Carpenter to stay at CVB with combined role

Nancy Carpenter is staying at the Columbus-Lowndes Convention and Visitors Bureau for at least a year.

Carpenter announced via press release Thursday afternoon that she had signed a one-year contract with the board. Going forward, she will oversee the operations of CVB and its affiliated nonprofit, the Columbus Cultural Heritage Foundation, in a combined role as CEO.

Carpenter previously held separate positions as executive director of the two organizations, each with separate salaries. In a lengthy executive session at an Aug. 15 meeting, the CVB board — which doubles as the CCHF board — voted not to renew his position on the CCHF.

“What has been done is a contract between the board and (Carpenter) to serve as CEO of CVB with various duties, which roughly matches the duties she had in the previous contract (CVB)” , explained the board of directors of the CVB. Attorney John Brady. “She will serve as CEO at CVB, and she will, without additional compensation, serve as coordinator and advisor to the CCHF Board of Directors.”

Carpenter previously received a combined salary of $121,785, including $102,556 for managing CVB and the balance for managing CCHF. She will now receive $110,556 in her new role as CEO, Brady said.

“Previously, she was a full-time employee of CVB…and had a separate contract with the Foundation on a part-time basis,” Brady said. “Now there is only one contract.”

These two contracts lasted three years. The new combined contract has a duration of one year.

Brady said negotiations have been ongoing with Carpenter over his contract since that August meeting.

“The contract was presented to him after the last meeting, and there were discussions between me as CVB’s lawyer and (Carpenter) about the terms,” ​​he said. “The board allowed me to have these conversations with her and present the contract to her, and it has now been signed by her and President Liz Terry.”
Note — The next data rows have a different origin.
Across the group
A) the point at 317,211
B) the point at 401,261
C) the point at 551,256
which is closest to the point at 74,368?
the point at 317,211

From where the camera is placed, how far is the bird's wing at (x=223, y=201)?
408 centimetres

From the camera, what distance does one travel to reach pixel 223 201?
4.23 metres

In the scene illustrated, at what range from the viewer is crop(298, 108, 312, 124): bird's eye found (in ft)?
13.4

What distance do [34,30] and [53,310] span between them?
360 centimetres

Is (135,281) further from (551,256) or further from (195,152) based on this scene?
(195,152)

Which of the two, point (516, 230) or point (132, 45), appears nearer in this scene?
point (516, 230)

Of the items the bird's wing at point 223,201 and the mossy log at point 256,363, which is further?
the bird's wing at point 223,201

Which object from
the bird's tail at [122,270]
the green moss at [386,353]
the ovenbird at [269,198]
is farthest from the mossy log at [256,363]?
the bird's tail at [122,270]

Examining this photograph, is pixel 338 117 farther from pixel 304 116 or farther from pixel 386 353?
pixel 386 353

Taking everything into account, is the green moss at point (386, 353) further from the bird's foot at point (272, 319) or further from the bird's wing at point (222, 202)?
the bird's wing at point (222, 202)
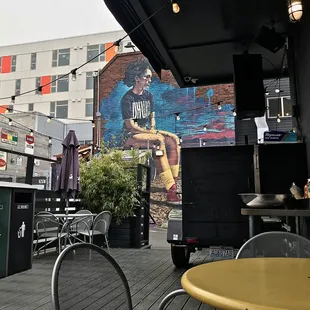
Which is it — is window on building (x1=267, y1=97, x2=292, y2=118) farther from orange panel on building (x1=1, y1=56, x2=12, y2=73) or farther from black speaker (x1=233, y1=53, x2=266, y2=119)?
orange panel on building (x1=1, y1=56, x2=12, y2=73)

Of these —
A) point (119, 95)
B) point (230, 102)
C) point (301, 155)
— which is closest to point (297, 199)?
point (301, 155)

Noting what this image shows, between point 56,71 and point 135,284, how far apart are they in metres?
22.7

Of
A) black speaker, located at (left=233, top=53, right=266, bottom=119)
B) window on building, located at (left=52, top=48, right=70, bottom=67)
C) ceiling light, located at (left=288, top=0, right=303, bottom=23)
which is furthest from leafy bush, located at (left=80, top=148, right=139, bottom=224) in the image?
window on building, located at (left=52, top=48, right=70, bottom=67)

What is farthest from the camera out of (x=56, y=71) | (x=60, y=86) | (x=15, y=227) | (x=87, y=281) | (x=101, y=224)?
(x=56, y=71)

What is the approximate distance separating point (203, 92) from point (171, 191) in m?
4.84

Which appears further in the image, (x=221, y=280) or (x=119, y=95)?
(x=119, y=95)

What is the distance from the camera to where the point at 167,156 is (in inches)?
648

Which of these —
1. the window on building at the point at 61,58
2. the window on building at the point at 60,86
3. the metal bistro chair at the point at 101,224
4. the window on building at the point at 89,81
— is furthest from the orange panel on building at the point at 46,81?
the metal bistro chair at the point at 101,224

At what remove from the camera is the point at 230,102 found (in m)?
15.4

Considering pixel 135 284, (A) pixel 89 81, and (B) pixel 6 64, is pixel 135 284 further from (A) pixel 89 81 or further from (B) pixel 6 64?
(B) pixel 6 64

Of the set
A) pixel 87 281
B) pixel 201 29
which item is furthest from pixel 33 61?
pixel 87 281

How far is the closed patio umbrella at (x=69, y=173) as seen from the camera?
6.39m

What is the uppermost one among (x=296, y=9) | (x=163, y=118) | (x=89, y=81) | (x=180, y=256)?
(x=89, y=81)

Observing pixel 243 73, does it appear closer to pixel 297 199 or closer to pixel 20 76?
pixel 297 199
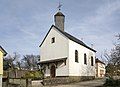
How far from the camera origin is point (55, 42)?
1615 inches

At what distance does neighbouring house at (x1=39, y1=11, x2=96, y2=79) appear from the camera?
128 feet

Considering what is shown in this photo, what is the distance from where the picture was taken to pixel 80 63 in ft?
140

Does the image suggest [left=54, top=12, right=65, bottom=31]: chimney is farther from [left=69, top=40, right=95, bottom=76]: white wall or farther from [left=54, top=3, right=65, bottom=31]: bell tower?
[left=69, top=40, right=95, bottom=76]: white wall

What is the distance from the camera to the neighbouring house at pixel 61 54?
39.1 m

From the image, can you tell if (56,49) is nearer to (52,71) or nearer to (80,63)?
(52,71)

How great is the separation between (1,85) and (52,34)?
53.0 feet

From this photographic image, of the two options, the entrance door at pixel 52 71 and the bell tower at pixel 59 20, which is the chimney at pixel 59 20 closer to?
the bell tower at pixel 59 20

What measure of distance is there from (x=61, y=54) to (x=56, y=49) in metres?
1.43

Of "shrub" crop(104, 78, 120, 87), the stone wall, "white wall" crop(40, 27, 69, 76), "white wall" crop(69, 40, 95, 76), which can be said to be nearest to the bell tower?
"white wall" crop(40, 27, 69, 76)

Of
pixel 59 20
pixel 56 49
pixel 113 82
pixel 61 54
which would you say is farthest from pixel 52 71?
pixel 113 82

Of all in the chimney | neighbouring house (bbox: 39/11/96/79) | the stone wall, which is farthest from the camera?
the chimney

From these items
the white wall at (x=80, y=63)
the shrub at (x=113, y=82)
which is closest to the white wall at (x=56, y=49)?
the white wall at (x=80, y=63)

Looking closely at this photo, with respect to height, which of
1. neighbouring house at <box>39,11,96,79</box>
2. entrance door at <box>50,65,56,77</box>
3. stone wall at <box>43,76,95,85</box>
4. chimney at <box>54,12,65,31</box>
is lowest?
stone wall at <box>43,76,95,85</box>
The board will have to formally approve the contract by Oct. 1, he said.

Liz Terry

“We are thrilled that Nancy will continue her dual role,” Terry said in the press release. “She did a wonderful job and we are happy for Columbus and Lowndes County.”

“It’s a great time in Columbus, Mississippi,” Carpenter said in the press release. “Visit Columbus and the Visitor Center teams are excellent, and we look forward to continuing their work together.”

Carpenter declined to comment further on Thursday afternoon, telling The Dispatch via text that she was flying to Washington, D.C.

Carpenter took over at CVB and CCHF in 2011. His contracts with both organizations were last renewed in 2019.

The CCHF is a non-profit organization affiliated with the CVB that oversees the Tennessee Williams Home, among other responsibilities. He also played a key role in the annual spring pilgrimage to the city’s pre-war homes.

In 2019, the Preservation Society of Columbus, made up of historic owners, informed the CVB that they wanted to take over the touring portion of the houses of the Spring Pilgrimage. This year was the first time the CPS-led pilgrimage had taken place, after visits were canceled during the COVID-19 pandemic.

Carpenter’s contract had been discussed at several meetings over the summer. The subject was raised at the June 27 meeting of the CVB, but no action was taken. The dispatch reported at the time that the board was considering splitting the directorships of the CVB and CCHF, as well as reducing the terms to one year.

Contract talks resumed at a special meeting on July 13, but no action was taken.

Brian Jones is the local government reporter for Columbus and Lowndes County.